Gestão de resíduos rumo à economia circular
No segundo painel, Fernanda Romero, gerente de Políticas do Programa das Nações Unidas para o Meio Ambiente (PNUMA), disse que a circularidade desafia o atual modelo econômico em direção a um futuro sustentável.
“Economia circular não é sinônimo de reciclagem, não é sinônimo de gestão de resíduos. Quando a gente fala de economia circular, a gente está falando de redução de resíduos. Esse é o nosso principal objetivo”, assinalou Romero.
Relatório do PNUMA alerta que a geração de resíduos sólidos urbanos pode crescer de 2,3 bilhões de toneladas em 2023 para 3,8 bilhões de toneladas até 2050. O custo direto da gestão de resíduos foi de US$ 252 bilhões, registrados em 2020, para US$ 640 bilhões por ano, custo que deve persistir até 2050. “Os dados do relatório são alarmantes, não dá pra gente ignorar tudo isso que a ciência tem nos apontado”, analisou Romero.

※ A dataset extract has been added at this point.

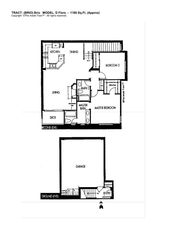 708 Solvay Aisle, Irvine, CA 92606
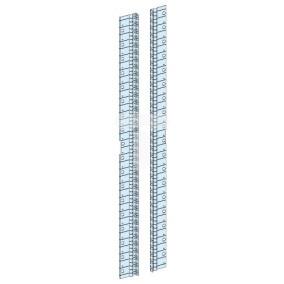 Prisma Plus, System P, wspornik tylni oddzielenia, forma 3 04943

O presidente da International Solid Waste Association (ISWA), Carlos Silva Filho, um dos autores do relatório, ressaltou que o mundo continua em uma tendência de aumento da produção de resíduos sólidos. “Ainda temos cerca de 40% desses resíduos que vão parar em locais inadequados, tipo lixão e queima a céu aberto”, diz
De acordo com Silva Filho, se esse quadro não for revertido, pode haver impactos negativos no clima, com mais emissões de Gases de Efeito Estufa (GEE), principalmente metano, bem como na biodiversidade e na saúde humana, com maior poluição e impactos direto na qualidade do ar, água e solo.

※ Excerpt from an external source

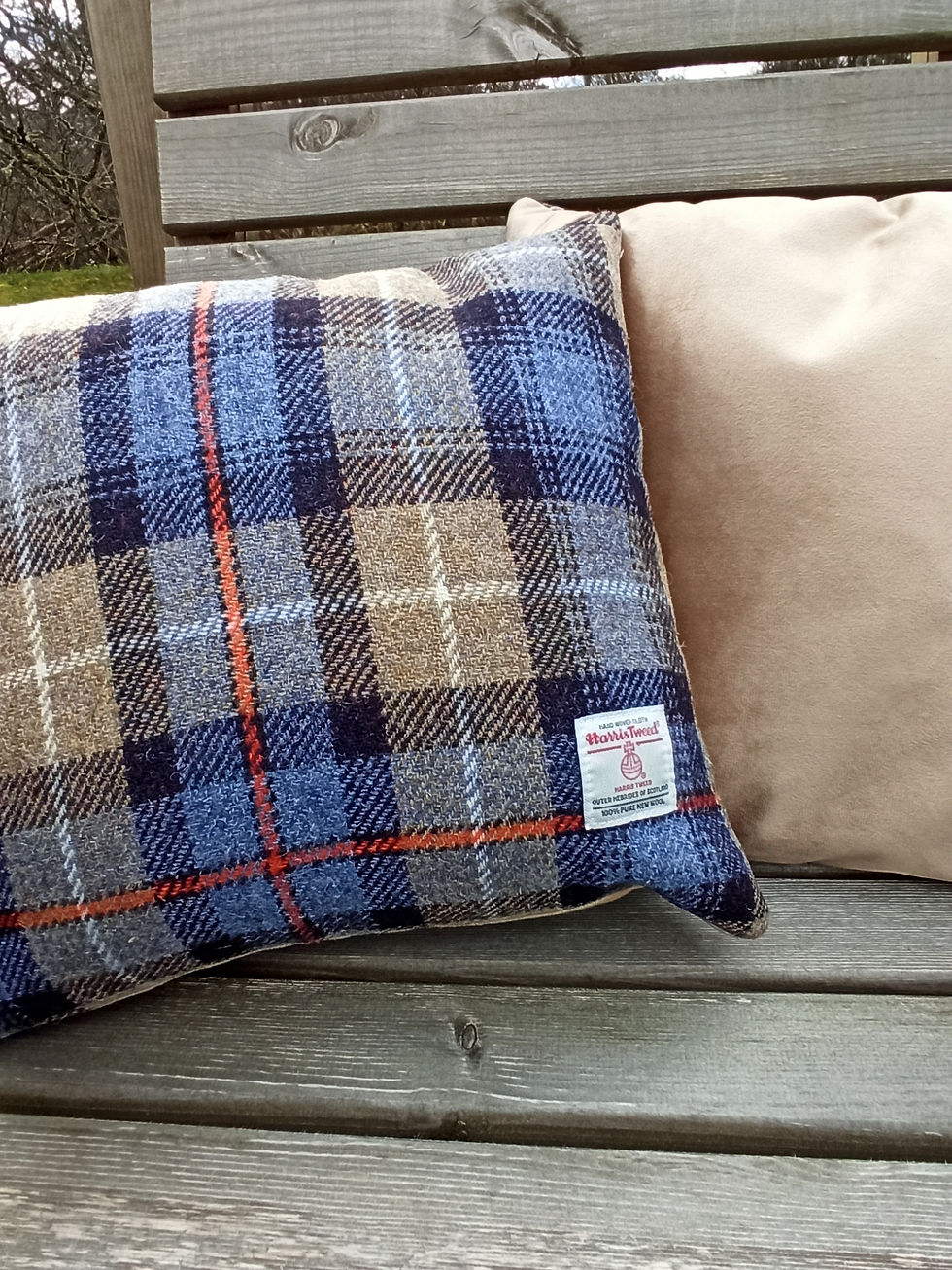 Thumbnail: Cushions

Silva Filho apontou ainda que os índices de aproveitamento dos resíduos são bastante limitados no país e no mundo. Segundo o relatório, enquanto a média global de aproveitamento é de 19% e a do continente Sul-americano 6%, o índice de aproveitamento no Brasil varia em torno de 3% a 4% e está estagnado há mais de uma década.

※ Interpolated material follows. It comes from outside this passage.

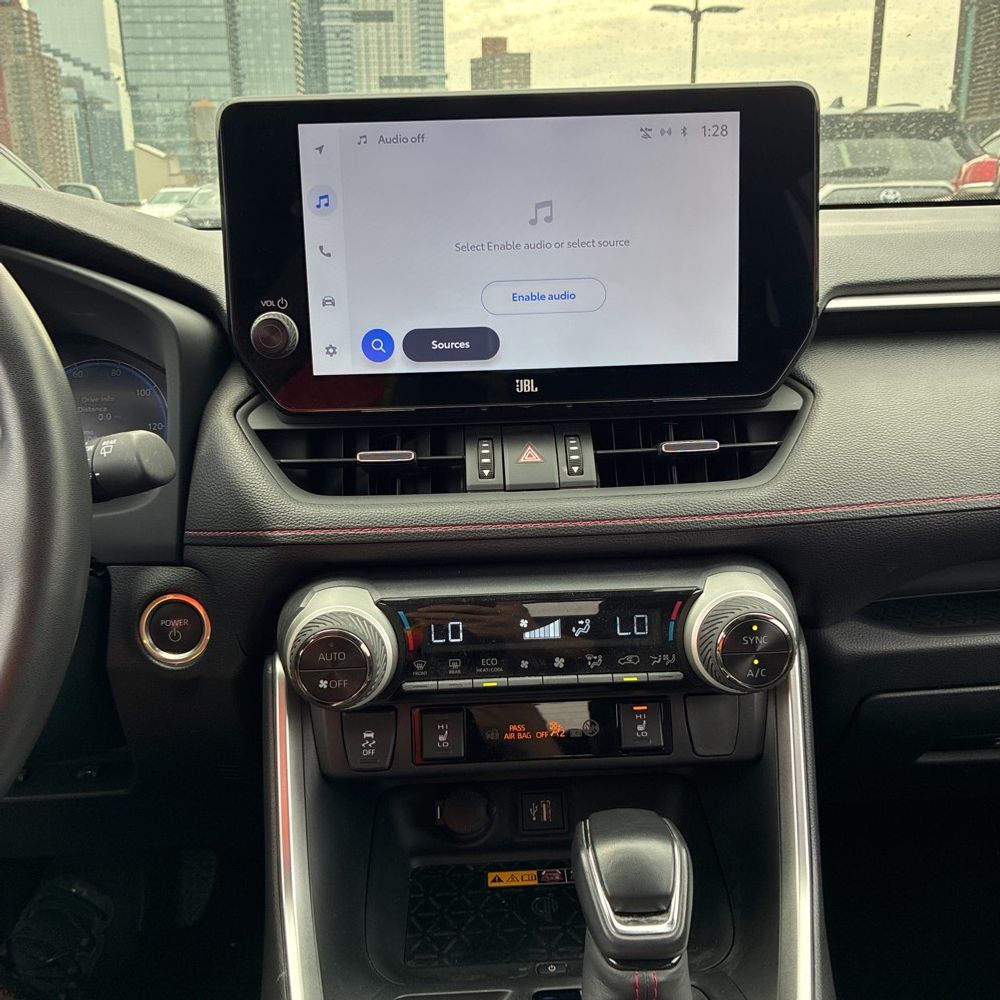 2023 Toyota RAV4 Prime XSE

Lucas Ramalho Maciel, diretor do Departamento de Novas Economias do Ministério do Desenvolvimento, Indústria, Comércio e Serviços (MDIC), disse que a transição para a economia circular traz inúmeros benefícios para o país, como a geração de renda e empregos baseados em negócios circulares, e a redução nas emissões de Gases de Efeito Estufa (GEE).
Além disso, segundo ele, a economia circular abrirá um leque de oportunidades para novos negócios e serviços, gerando empregos verdes e qualificados em diversos setores. “O nosso governo tem avançado na economia verde e temos colhido alguns resultados positivos”, disse Maciel, citando o Plano de Transformação Ecológica
O Plano de Transformação Ecológica, lançado em 2023 pelo governo federal, prevê, principalmente, investimentos em infraestrutura. Entre as medidas, estão o mercado regulado de carbono, o estímulo à reciclagem e ampliação de áreas de concessões florestais.
Também participou do segundo painel, Natalia Biesiada, representando Marília Garcez, diretora de Estratégia e Inteligência da Agência Paulista de Promoção de Investimentos e Competitividade – InvestSP.